### Deine Aufgabe
Gib aus der Beschreibung des Dokumentarfilms „Die papierene Brücke“ die Stelle wortgetreu wieder, die bei „Die papierene Brücke“ beginnt und bei „jüdischen Lebens nachzugehen.“ endet.

### Vorliegender Text
▼

Die papierene Brücke
Dokumentarfilm, AT 1987, Farbe, 95 min., OmeU
Diagonale 2016
Regie, Buch: Ruth Beckermann
Darsteller:innen: Betty Beckermann, Salo Beckermann, Herbert Gropper, Robert Schindel, Willi Stern, Rabbi Wassermann, u.v.a.
Kamera: Nurith Aviv
Schnitt: Gertraud Luschützky
Originalton: Josef Aichholzer, Reinhold Kaiser, Heinz Ebner
Produzent:innen: Ruth Beckermann
Produktion: Filmladen
Mitte der 1980er-Jahre bricht Ruth
Beckermann auf, um reisend Spuren
jüdischen Lebens nachzugehen.
Dabei begegnen ihr verschiedene
Konzepte, was das war, ist, und sein
könnte: Rumänien, Czernowitz,
Israel, das Theresienstadt-Set einer
Filmproduktion in Jugoslawien. Bei
der Rückkehr nach Wien zeigt der
Antisemitismus seine widerliche
Fratze in den Straßen. Hier dennoch
leben zu können, bedeutet zu wissen,
wer man hätte sein können.

▲

### Auszug aus Datensatz
▼

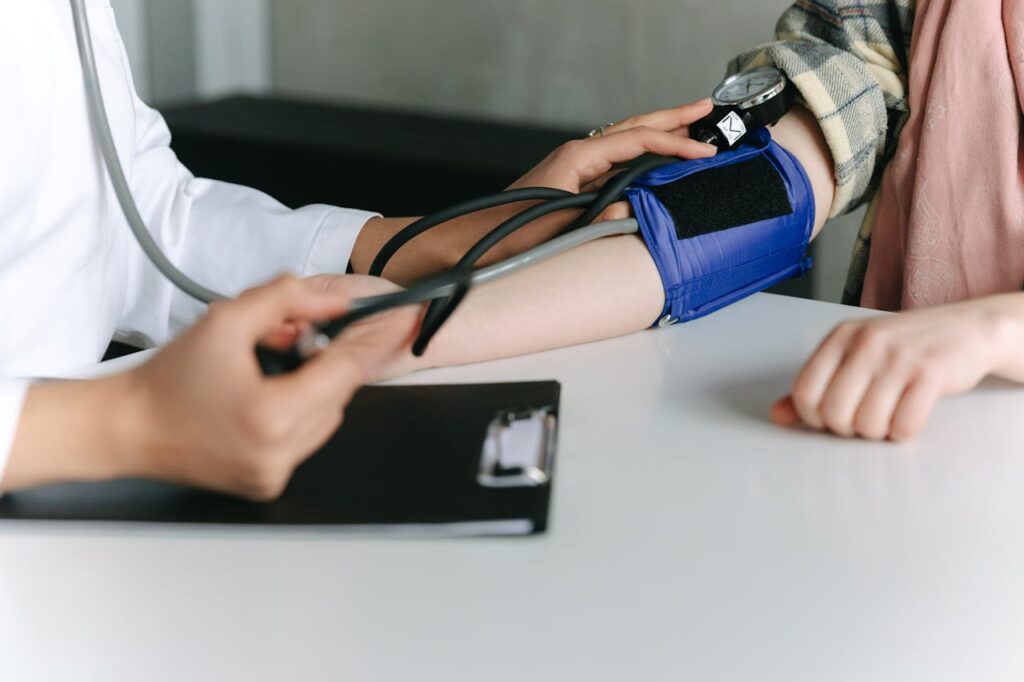 a-healthcare-worker-measuring-a-patient-s-blood-pressure-using-a-sphygmomanometer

▲

### Schriftliche Antwort
Die papierene Brücke
Dokumentarfilm, AT 1987, Farbe, 95 min., OmeU
Diagonale 2016
Regie, Buch: Ruth Beckermann
Darsteller:innen: Betty Beckermann, Salo Beckermann, Herbert Gropper, Robert Schindel, Willi Stern, Rabbi Wassermann, u.v.a.
Kamera: Nurith Aviv
Schnitt: Gertraud Luschützky
Originalton: Josef Aichholzer, Reinhold Kaiser, Heinz Ebner
Produzent:innen: Ruth Beckermann
Produktion: Filmladen
Mitte der 1980er-Jahre bricht Ruth
Beckermann auf, um reisend Spuren
jüdischen Lebens nachzugehen.